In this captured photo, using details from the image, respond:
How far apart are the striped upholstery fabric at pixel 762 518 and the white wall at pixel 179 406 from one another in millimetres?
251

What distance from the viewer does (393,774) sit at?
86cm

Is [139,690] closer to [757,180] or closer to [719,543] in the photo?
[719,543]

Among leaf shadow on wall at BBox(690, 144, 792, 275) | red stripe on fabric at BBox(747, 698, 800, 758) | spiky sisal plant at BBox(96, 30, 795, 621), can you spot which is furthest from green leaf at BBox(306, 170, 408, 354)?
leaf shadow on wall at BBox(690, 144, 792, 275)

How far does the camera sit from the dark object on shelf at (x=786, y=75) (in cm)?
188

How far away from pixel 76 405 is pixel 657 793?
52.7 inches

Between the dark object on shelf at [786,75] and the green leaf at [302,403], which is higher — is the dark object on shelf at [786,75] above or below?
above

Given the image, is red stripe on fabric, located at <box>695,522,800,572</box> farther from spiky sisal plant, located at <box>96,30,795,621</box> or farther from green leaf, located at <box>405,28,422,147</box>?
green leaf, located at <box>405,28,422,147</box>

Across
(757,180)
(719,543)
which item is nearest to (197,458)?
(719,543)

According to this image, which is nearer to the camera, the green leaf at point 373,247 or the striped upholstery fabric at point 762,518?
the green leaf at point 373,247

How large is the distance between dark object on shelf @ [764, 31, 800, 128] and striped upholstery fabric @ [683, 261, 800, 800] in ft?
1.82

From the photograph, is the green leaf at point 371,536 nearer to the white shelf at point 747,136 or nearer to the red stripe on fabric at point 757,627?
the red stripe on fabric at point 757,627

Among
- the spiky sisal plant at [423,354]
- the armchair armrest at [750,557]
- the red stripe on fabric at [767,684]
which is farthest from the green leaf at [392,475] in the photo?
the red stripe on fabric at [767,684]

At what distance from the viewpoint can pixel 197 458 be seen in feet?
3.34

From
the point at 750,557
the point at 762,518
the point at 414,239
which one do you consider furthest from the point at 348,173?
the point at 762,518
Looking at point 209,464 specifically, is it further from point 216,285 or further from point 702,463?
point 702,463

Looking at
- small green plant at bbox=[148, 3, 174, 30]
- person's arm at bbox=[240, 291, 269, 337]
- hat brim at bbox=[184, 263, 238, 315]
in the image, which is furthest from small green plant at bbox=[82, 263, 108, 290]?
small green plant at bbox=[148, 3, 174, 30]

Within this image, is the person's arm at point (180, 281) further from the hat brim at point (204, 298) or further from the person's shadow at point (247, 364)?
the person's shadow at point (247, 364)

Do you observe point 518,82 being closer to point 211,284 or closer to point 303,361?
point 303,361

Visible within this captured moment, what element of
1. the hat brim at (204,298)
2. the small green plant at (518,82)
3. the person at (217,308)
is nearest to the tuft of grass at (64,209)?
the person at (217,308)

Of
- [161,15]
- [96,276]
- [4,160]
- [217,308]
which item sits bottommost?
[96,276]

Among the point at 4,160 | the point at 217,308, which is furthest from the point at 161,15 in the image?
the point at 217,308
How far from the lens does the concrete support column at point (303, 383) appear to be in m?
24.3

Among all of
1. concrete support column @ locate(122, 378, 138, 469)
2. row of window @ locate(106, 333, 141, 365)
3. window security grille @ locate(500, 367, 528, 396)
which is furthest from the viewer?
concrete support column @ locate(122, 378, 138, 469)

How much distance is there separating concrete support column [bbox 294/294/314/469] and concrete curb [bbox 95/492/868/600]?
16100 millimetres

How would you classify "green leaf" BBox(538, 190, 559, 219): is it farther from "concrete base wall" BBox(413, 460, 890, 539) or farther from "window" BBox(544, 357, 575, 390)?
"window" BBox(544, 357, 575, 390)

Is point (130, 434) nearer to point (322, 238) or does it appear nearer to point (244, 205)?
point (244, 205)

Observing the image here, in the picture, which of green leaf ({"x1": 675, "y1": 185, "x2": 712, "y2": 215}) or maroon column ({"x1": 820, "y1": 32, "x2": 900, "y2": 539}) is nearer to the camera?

#####

Exercise details » Quote only the lines from the one containing "How much distance" through the final line of the records, with both ends included.

Answer to the exercise »
How much distance is there separating concrete support column [bbox 294/294/314/469] and concrete curb [bbox 95/492/868/600]?
16100 millimetres

How would you classify "green leaf" BBox(538, 190, 559, 219): is it farther from "concrete base wall" BBox(413, 460, 890, 539) or farther from "window" BBox(544, 357, 575, 390)?
"window" BBox(544, 357, 575, 390)

Is point (130, 434) nearer to point (322, 238) or does it appear nearer to point (244, 205)?
point (244, 205)

Observing the image here, in the picture, which of green leaf ({"x1": 675, "y1": 185, "x2": 712, "y2": 215}) or maroon column ({"x1": 820, "y1": 32, "x2": 900, "y2": 539}) is nearer to the camera?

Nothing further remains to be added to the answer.